(Collected data entries)
* * * * *
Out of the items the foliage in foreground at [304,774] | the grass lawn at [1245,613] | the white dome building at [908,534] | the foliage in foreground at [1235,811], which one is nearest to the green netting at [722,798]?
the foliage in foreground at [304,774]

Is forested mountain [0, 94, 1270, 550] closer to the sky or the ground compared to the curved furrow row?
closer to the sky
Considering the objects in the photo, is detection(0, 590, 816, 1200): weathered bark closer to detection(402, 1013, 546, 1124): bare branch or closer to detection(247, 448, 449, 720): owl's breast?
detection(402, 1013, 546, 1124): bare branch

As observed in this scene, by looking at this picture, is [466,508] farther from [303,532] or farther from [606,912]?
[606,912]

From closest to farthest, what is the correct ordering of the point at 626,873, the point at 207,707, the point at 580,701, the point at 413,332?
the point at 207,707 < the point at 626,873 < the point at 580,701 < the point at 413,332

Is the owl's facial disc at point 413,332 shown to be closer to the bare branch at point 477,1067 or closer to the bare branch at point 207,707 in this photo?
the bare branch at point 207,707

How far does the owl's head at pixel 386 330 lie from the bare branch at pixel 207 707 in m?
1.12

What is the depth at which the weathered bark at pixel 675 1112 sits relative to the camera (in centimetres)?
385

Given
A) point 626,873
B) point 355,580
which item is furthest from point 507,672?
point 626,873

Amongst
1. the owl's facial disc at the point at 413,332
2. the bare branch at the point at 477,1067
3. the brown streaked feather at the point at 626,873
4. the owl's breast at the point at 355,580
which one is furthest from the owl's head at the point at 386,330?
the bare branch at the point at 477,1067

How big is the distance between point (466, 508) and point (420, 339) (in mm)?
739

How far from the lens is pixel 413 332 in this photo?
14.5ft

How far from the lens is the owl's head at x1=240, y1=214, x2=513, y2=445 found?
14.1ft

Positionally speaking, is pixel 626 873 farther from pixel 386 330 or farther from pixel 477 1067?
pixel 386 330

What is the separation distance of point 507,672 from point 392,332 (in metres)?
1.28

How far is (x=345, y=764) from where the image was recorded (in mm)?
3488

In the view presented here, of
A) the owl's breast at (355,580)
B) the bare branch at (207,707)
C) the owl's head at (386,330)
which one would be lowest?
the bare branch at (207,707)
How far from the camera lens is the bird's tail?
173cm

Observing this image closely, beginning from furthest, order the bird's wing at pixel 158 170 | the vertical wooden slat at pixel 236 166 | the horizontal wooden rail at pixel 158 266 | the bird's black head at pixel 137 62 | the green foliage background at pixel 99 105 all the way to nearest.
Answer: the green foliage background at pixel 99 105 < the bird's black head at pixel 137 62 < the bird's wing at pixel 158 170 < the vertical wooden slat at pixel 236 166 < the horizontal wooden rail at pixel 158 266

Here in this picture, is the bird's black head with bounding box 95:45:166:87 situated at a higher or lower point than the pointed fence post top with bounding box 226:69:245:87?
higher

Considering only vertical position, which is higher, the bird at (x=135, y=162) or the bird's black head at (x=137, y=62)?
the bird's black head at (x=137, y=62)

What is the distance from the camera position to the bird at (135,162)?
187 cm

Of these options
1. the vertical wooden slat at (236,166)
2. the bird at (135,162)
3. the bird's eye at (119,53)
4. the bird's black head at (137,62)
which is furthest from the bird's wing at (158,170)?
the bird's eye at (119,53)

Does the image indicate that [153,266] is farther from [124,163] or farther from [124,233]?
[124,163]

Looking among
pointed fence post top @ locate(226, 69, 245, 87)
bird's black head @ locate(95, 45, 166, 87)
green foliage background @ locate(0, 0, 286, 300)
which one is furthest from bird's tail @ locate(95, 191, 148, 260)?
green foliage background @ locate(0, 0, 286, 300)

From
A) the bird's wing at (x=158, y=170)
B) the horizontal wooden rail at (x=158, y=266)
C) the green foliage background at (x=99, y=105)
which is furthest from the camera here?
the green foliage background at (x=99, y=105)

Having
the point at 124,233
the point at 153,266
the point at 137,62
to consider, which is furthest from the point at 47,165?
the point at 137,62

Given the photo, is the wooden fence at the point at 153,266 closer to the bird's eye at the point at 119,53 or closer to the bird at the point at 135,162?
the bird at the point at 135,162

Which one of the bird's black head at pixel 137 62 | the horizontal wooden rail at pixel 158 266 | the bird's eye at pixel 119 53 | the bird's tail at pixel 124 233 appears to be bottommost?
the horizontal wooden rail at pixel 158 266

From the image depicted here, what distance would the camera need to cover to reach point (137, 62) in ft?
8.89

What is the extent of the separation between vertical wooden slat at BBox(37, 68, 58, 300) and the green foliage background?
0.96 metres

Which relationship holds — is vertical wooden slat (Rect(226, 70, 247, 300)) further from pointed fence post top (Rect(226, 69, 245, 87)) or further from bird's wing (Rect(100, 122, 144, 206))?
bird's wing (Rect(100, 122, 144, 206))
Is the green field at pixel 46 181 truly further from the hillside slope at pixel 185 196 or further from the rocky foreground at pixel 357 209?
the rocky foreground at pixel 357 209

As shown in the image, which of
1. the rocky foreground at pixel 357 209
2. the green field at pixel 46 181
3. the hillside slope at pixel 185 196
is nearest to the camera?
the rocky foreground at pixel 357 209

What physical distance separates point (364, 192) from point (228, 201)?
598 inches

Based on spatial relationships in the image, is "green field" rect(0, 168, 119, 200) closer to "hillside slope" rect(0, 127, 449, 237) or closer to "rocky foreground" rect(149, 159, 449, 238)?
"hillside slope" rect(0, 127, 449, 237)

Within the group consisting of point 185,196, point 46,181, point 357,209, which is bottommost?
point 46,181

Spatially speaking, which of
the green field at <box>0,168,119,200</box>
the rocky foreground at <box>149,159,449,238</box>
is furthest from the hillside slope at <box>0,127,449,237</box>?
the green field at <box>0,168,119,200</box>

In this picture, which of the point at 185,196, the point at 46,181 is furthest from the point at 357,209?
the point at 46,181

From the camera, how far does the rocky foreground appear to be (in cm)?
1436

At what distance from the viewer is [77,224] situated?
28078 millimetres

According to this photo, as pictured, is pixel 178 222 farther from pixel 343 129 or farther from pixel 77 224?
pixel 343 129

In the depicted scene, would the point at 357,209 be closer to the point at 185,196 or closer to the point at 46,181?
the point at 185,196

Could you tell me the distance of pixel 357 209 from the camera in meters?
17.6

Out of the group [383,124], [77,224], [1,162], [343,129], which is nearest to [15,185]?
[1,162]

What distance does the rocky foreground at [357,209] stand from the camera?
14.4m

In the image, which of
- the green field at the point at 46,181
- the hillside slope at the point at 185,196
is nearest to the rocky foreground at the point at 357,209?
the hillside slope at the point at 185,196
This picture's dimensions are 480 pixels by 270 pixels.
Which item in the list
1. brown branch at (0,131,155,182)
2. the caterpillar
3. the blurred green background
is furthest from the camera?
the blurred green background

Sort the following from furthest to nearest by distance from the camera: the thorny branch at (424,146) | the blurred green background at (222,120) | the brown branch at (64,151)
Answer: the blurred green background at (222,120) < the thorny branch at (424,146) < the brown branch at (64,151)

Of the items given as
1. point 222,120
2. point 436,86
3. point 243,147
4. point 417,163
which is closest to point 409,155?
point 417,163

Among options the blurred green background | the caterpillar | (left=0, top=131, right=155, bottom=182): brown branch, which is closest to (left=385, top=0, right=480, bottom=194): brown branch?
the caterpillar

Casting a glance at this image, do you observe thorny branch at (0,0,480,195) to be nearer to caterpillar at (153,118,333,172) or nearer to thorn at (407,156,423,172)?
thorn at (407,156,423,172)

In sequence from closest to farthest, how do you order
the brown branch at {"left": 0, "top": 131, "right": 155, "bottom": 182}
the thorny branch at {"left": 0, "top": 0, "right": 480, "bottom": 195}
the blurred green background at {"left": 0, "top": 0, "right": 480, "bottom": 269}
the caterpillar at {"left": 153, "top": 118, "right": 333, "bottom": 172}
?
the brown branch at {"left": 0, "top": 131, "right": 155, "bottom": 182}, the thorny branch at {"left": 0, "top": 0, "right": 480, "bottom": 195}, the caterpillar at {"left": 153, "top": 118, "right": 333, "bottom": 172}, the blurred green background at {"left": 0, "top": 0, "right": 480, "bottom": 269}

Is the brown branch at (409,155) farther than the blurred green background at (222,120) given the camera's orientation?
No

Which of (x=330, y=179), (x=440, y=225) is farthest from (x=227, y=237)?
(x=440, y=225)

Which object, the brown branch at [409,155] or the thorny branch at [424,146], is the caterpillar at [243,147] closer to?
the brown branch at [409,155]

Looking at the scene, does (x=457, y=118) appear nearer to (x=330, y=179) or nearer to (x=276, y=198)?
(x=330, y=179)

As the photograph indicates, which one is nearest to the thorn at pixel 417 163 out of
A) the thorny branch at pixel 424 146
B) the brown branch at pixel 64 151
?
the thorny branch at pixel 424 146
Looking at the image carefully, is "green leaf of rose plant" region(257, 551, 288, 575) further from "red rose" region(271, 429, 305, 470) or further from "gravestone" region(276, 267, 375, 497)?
* * * * *
## What the exercise asks
Extract exactly the lines between the line containing "Which object, the" and the end of the data, including both.

## Reply
Which object, the brown branch at [409,155] or the thorny branch at [424,146], is the caterpillar at [243,147] closer to?
the brown branch at [409,155]

Looking at the scene, does (x=457, y=118) appear nearer to (x=330, y=179) or nearer to (x=276, y=198)?
(x=330, y=179)

As the photograph indicates, which one is nearest to the thorn at pixel 417 163 out of
A) the thorny branch at pixel 424 146
B) the brown branch at pixel 64 151
?
the thorny branch at pixel 424 146
Looking at the image carefully, is "green leaf of rose plant" region(257, 551, 288, 575) further from "red rose" region(271, 429, 305, 470) or further from "gravestone" region(276, 267, 375, 497)?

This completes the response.